Em boa verdade, quando se reduz a questão a dinheiro, o erro é apenas parcial. Como um estimado colega apontava há tempos nas redes sociais – quantas formas existem de valorizar o trabalho de uma pessoa? A forma mais direta e habitual é efetivamente o aumento do salário. Porém, será difícil (impossível?) dar o justo e merecido a todas as classes profissionais que trabalham para o Estado, que como é sabido não é rico. Uma outra forma de valorização do trabalhador é oferecer-lhe tempo.

O que penso que poderá ter escapado aos olhos do público e aos de quem nos governa é que o valor atribuído ao tempo fora do serviço tem vindo a aumentar de forma muito substancial nos últimos anos, sobretudo desde os anos da pandemia. Essa época, em especial, obrigou, pela natureza das suas circunstâncias, isto é, pela realização aguda da fragilidade da saúde dos nossos, a uma análise profunda da nossa relação com o trabalho dada a extraordinária valorização do tempo fora deste.

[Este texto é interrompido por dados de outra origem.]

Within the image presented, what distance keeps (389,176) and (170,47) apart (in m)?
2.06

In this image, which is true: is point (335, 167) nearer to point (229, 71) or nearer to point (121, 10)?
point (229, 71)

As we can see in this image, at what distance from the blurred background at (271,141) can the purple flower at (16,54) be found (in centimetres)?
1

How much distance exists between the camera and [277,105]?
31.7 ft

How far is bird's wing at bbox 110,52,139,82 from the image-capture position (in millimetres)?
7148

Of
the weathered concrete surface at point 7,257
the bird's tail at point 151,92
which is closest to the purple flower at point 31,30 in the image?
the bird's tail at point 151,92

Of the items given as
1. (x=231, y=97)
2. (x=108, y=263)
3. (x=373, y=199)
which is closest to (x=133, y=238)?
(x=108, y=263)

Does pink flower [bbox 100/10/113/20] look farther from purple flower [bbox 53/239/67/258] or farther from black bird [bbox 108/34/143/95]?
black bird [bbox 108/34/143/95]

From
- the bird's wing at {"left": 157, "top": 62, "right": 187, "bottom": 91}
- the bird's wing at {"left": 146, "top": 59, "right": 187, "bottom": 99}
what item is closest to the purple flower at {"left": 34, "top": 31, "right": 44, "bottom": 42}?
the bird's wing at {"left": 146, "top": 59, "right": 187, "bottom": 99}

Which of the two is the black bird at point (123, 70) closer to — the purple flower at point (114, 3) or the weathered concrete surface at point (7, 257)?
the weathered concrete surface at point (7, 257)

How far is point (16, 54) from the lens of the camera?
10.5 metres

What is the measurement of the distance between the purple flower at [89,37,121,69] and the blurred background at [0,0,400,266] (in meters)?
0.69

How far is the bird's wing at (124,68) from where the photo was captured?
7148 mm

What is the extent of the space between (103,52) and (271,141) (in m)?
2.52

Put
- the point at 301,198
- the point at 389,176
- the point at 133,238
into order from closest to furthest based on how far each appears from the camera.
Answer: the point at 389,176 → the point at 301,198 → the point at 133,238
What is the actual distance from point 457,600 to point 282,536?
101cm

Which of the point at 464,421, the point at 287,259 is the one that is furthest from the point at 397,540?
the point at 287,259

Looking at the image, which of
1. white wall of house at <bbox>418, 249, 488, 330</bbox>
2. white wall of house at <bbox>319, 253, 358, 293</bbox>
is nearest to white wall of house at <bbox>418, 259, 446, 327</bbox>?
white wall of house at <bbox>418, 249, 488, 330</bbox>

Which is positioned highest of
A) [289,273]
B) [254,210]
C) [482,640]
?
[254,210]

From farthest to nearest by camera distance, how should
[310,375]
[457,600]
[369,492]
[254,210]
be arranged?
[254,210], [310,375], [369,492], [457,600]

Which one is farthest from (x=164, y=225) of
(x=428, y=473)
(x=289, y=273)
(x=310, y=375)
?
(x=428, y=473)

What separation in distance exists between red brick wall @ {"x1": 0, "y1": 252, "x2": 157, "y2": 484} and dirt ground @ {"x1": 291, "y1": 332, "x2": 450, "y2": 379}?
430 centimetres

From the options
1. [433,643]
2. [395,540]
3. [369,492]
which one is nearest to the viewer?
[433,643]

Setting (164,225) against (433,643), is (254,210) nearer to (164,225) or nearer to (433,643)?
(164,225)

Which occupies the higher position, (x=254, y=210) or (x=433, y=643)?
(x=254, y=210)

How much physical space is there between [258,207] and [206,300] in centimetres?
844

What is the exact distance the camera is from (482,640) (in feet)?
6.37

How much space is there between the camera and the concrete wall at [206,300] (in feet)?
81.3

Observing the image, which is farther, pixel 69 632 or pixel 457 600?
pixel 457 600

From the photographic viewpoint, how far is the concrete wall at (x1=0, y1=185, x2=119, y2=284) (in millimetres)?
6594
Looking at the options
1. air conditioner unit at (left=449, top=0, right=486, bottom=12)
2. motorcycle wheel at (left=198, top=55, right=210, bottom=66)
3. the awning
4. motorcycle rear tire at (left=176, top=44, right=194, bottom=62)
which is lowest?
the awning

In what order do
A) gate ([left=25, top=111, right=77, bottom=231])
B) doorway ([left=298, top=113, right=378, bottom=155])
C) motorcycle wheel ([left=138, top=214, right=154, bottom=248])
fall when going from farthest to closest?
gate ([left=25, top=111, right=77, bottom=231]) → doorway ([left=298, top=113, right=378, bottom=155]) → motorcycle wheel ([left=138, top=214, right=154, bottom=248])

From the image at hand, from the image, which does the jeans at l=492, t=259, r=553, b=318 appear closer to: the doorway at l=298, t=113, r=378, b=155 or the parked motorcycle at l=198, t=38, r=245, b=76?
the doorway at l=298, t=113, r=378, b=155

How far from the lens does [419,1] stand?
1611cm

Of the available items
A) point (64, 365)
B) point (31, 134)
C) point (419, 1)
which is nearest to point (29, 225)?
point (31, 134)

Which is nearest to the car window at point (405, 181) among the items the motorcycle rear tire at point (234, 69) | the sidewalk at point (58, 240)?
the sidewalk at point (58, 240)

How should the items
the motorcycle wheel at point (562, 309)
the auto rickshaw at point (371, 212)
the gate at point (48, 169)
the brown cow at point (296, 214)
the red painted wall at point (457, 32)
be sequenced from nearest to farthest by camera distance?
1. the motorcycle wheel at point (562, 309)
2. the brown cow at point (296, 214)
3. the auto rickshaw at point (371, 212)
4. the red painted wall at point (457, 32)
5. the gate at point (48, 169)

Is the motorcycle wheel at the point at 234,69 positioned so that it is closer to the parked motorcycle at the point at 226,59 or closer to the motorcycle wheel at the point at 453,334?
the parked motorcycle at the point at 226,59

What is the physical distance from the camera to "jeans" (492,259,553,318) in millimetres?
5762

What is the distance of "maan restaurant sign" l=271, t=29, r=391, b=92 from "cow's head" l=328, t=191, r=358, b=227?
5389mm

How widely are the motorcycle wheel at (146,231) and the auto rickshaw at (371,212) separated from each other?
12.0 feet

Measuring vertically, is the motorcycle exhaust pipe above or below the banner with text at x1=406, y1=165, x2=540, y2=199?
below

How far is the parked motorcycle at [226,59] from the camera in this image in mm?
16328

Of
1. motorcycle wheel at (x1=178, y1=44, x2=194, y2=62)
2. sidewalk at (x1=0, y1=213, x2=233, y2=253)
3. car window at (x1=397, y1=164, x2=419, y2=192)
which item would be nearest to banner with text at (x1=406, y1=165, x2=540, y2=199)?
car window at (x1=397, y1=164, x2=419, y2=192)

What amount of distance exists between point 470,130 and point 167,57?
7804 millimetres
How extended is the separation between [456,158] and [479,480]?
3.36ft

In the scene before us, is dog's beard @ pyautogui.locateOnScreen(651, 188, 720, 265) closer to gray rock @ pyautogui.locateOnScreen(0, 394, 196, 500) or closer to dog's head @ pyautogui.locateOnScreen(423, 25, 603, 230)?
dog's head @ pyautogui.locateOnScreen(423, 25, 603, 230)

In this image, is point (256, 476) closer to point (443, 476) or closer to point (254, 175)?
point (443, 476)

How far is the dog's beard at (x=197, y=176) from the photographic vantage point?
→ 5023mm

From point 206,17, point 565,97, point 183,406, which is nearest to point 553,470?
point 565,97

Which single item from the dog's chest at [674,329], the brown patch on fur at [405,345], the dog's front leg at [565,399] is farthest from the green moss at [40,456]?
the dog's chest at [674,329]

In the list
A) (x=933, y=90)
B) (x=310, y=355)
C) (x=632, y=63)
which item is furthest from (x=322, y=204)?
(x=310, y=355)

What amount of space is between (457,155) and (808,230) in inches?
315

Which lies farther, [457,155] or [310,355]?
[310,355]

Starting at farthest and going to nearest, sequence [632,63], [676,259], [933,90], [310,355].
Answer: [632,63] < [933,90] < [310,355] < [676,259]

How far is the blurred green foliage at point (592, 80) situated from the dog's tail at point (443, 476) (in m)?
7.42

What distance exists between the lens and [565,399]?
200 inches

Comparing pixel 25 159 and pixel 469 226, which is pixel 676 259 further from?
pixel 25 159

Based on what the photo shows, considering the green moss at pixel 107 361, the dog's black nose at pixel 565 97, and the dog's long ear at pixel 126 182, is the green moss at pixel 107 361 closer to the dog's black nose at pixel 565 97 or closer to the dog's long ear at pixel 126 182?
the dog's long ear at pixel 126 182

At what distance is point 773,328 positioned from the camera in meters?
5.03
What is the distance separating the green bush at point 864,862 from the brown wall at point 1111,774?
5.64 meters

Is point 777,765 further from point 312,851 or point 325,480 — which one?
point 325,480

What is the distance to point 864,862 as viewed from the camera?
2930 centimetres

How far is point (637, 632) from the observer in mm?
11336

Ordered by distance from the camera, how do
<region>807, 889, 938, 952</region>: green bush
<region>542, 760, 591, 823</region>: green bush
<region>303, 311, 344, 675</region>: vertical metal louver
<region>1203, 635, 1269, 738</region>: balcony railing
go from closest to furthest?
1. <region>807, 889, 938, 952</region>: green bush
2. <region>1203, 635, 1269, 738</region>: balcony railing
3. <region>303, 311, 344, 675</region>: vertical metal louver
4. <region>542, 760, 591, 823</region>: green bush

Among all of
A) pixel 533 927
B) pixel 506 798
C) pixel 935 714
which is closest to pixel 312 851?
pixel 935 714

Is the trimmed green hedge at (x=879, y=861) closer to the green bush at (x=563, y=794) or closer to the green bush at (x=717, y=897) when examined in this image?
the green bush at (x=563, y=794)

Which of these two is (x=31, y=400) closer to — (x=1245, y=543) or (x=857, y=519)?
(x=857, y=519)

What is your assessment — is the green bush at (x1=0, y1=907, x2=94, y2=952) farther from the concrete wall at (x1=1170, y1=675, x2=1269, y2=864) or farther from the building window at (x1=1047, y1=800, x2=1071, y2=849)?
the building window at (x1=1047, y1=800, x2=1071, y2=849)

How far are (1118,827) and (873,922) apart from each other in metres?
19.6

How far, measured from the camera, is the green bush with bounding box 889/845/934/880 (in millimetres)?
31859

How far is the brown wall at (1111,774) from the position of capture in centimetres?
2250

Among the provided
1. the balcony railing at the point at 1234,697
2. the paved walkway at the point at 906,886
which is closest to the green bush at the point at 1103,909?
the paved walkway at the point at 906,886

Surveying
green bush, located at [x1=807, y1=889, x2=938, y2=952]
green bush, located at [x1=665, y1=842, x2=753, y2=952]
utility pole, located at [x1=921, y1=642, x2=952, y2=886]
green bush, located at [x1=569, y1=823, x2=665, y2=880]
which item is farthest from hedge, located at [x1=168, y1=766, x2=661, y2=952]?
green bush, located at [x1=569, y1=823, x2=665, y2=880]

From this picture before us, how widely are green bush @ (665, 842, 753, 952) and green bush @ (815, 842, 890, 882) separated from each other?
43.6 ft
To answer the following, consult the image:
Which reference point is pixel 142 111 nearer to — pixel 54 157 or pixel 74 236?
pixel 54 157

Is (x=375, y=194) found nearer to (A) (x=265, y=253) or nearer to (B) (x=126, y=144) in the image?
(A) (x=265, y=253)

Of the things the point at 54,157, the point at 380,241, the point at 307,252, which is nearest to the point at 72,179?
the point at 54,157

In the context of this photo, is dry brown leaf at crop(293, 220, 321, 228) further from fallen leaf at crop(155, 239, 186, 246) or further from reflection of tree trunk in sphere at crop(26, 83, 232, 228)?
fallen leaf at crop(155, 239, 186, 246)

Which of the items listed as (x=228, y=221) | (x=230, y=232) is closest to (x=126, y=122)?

Desde há muitos anos que ninguém se ilude crendo que vai enriquecer na Medicina – esse é um mito que, com exceções muito pontuais, poucos procuram (e raros encontram) na profissão. Porém, serão cada vez menos os que estão dispostos a penalizar ativamente as suas relações pessoais por um desígnio profissional que não tem um objetivo claro nem se encontra limitado no tempo, sobretudo, quando essa dimensão das suas vidas já foi alvo de abnegadas cedências no passado recente. Bastará ver quantos dos jovens médicos não adiaram, por exemplo, a paternidade até à conclusão do internato médico. Quantos mais almoços de Páscoa, vésperas de Natal e domingos de Verão estaremos dispostos a subtrair aos nossos pais e aos nossos filhos? E que valor poderíamos pedir ao nosso patrão que fosse considerado justo? Duvido que se consiga, com rigor, uma equivalência em euros. E por isso, a questão não ficar resolvida nunca no plano estrito do dinheiro.

E, se assim é, porque é que tantos (eu incluído) fazem também medicina privada? Na maior parte das vezes, por querer ou precisar de complementar o salário do público que é genericamente insuficiente. E isto leva a uma tensão considerável: um horário de 40 horas semanais no público, a que se somam oito horas no privado, e, com frequência, outras tantas ou mais extra novamente no público (habitualmente em contexto de urgência). Este ciclo de trabalho, apesar de frequente, é cada vez menos bem aceite, levando, não raras vezes, à eliminação de alguma destas parcelas, sendo, evidentemente, pouco frequente o corte acontecer na atividade mais bem remunerada.

Se queremos, enquanto sociedade, manter um serviço público de saúde acessível e de boa qualidade, é fundamental percebermos os fatores que motivam os profissionais. A par ou até acima dos salários, é preciso que haja abertura à inovação, estímulo concreto ao desenvolvimento pessoal e especialização técnica, tempo protegido em horário para formação e investigação clínica, e uma cuidadosa reapreciação daquilo que é a jornada normal de trabalho. É importante estarmos em sintonia com os tempos em que vivemos.